Peter Garrett, director of DC’s Students Inc., was also present to talk about smoking on campus. DC Students Inc. is DC’s new student association that oversees services such as the student health plan and Riot Radio.

He mentions how years prior to the Tuck Shop closing, it sold cigarettes. He says this was a major money-maker for the shop and when it stopped selling them, they started showing a loss in profit.

Lovisa notes it is not as socially acceptable to smoke now and the science supports the negative side effects of smoking. Due to this, as DC president, he has wondered about the possibility of completely banning smoking on at least one DC campus.

“One of the things we’re wondering about here is ‘is it possible to go to a non-smoking campus?’. It’s being tested by some other institutions now but, is it possible to maybe start with our Whitby campus, which is a smaller campus, and go non-smoking and through doing that, it’s our way of saying ‘it’s not acceptable, socially acceptable, on campus and we have these tools for you to help you quit smoking if you’re a smoker’,” says Lovisa.

While DC could ask the Ontario government to step in and regulate smoking on the premises, Lovisa wonders if it is the best idea.

“That’s the debate: do we really want to go to the government and say ‘put a regulation here’ and have the heavy-handed government cause the change or do we want to be socially responsible and try to do something on our own?,” says Lovisa.

LTPB is a tobacco control program funded by the Ontario government. It offers free personalized supports to people who are trying to quit smoking. These supports include free nicotine replacement therapy such as nicotine patches and gum, quitting resources, contests and referrals to the Smoker’s Helpline.

LTPB targets young adults because statistics show that one in four smokers has their first cigarette after the age of 18 and if they quit before the age of 30, they reduce the increased risk of health problems.

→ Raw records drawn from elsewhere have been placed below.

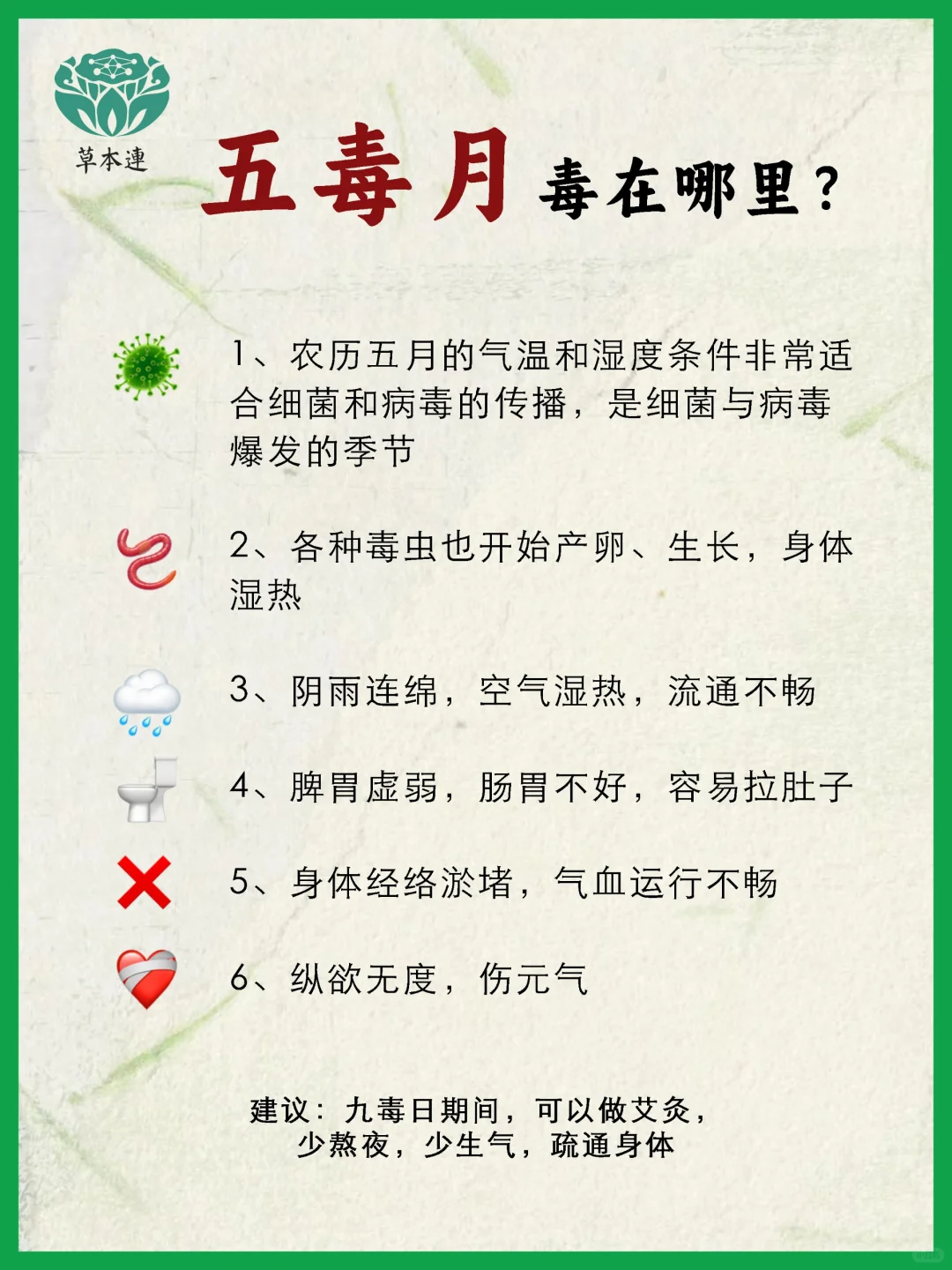 草本連

五毒月 毒在哪里？

1、农历五月的气温和湿度条件非常适合细菌和病毒的传播，是细菌与病毒爆发的季节

2、各种毒虫也开始产卵、生长，身体湿热

3、阴雨连绵，空气湿热，流通不畅

4、脾胃虚弱，肠胃不好，容易拉肚子

5、身体经络淤堵，气血运行不畅

6、纵欲无度，伤元气

建议：九毒日期间，可以做艾灸，少熬夜，少生气，疏通身体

“It’s a good program. It’s much like MADD for drunk drivers. Look at the incredible impact this program had on people’s lives in the instance of people not drinking and driving anymore and the consequences have gone up. There are no consequences like that with smoking, except for your health but there are consequences socially now where you can’t smoke anywhere,” says Lovisa.

Lovisa describes the program as two parts – health risk awareness and the enforcement of the lack of social acceptance for smoking in today’s society.

“So I think the messaging is the right decision and they understand that what they’re doing is harmful to them,” says Lovisa, “and the campaign can get them to do that through understanding and a little bit of pressure. People start to look at what they’re doing and try to find ways to quit.”

Quitting is a personal choice, Lovisa says, adding it is difficult, but smokers have to ultimately choose to accept the fact that it is bad for them and then make the decision to do something about it.

“You have to find your own motivation and your own tools. It’s a personal choice. As much as we can tell people that it’s bad for you, and ‘you must quit,’ it’s a personal choice,” he says.

“But when you’re ready to have that conversation, find the tools, find Leave the Pack Behind, find the support you need. Go to your family and friends and ask them to support you.”

To learn more about LTPB, go to the Campus Health Centre or check out their website:

“I would never tell somebody, because I did smoke, that ‘you must stop smoking.’ It’s more important just to say to somebody if they ask you, ‘this will help you stop smoking’,” Lovisa says.